==== Given text

What occurs in the gastrointestinal system of the child with Hirschsprung disease?

There is a partial or complete mechanical obstruction in the intestine. Explanation: Congenital aganglionic megacolon, also called Hirschsprung disease, is characterized by persistent constipation resulting from partial or complete intestinal obstruction of mechanical origin. A narrowing of the lumen of the pylorus is associated with pyloric stenosis in young infants. The telescoping of the bowel is intasussception. The relaxed sphincter in the lower portion of the esophagus is related to gastrointestinal reflux disorder.

A 6-week-old infant is diagnosed with pyloric stenosis. When taking a health history from the parent, which symptom would the expect to hear described?

Vomiting immediately after feeding Explanation: With pyeloric stenosis the circular muscle pyloris is hypertrophied. This thickness causes gastric outlet obstruction. The condition is seen in younger infants starting 3 to 6 weeks of age. The infant has projectile nonbilious vomiting. It occurs directly after eating and is not related to the feeding position. The infant is hungry shortly after eatling. There is weight loss and/or dehydration. The treatment is a pyloromyotomy to reduce the increased size and increase the opening. Diarrhea is not associated with the disorder.

An 18-month-old infant is brought to the emergency department with flu-like symptoms. The infant is diagnosed with pneumonia secondary to aspiration of stomach contents. The nurse explains to the parents that pneumonia is a condition that often occurs secondary to:

gastroesophageal reflux disease. Explanation: Gastroesophageal reflux (GER) is the passage of gastric contents into the esophagus. These refluxed contents may be aspirated into the lungs. The child with gastroesophageal reflux disease may present with the physical findings of pneumonia or GER-induced asthma. GER may cause apnea or an apparent life-threatening event in the younger infant. Pneumonia can occur in children with cystic fibrosis, but the child would need to have the cystic fibrosis diagnosis first. Hirschprung and inflammatory bowel diseases are diseases of the gastrointestinal tract that do not have respiratory symptoms as part of the diseases.

========
==== Data extract

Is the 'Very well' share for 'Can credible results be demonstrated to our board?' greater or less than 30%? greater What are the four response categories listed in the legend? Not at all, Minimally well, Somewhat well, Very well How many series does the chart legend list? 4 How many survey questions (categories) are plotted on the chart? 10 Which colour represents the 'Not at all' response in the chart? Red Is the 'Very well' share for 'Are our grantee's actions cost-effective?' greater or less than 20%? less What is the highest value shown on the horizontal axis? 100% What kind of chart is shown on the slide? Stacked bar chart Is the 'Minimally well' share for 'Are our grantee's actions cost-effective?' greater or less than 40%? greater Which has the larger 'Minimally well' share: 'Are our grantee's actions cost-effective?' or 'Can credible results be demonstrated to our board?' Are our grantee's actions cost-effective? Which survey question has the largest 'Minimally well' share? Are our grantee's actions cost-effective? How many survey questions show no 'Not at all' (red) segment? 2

========

» **Brief A**
Say whether each statement agrees with the pediatric gastrointestinal review, answering yes or no and quoting the words of the review that decide it: (i) the vomiting of pyloric stenosis depends on the feeding position; (ii) Hirschsprung disease is also called congenital aganglionic megacolon; (iii) GER may cause apnea in the younger infant.
» **Brief B**
Please resume the pediatric gastrointestinal review after its last sentence.
The listing is separate material, apart from the pediatric gastrointestinal review.

» **Your response A**
(i) No: "It occurs directly after eating and is not related to the feeding position."
(ii) Yes: "Congenital aganglionic megacolon, also called Hirschsprung disease"
(iii) Yes: "GER may cause apnea or an apparent life-threatening event in the younger infant."

» **Your response B**
A child with severe vomiting for 3 days presents with hypopnea and hypokalemia. The nurse reports to the provider that this child is exhibiting signs of which condition?

metabolic alkalosis Explanation: With extended vomiting, there is a shift in Cl and K ions resulting in metabolic alkalosis. Metabolic acidosis is more commonly seen in severe diarrhea, and respiratory alkalosis and respiratory acidosis are caused by conditions that impact ventilation.

In caring for an infant diagnosed with pyloric stenosis the nurse would anticipate which intervention?

prepare the infant for surgery Explanation: In pyloric stenosis, the thickened muscle of the pyloris causes gastric outlet obstruction. The treatment is a surgical correction called a pyloromyotomy. The condition is not painful, so no analgesics would be needed until after surgical repair. The condition is not related to lactose in the diet, so changing to lactose-free formula would not correct the condition. A barium enema would be used to diagnose intussusception.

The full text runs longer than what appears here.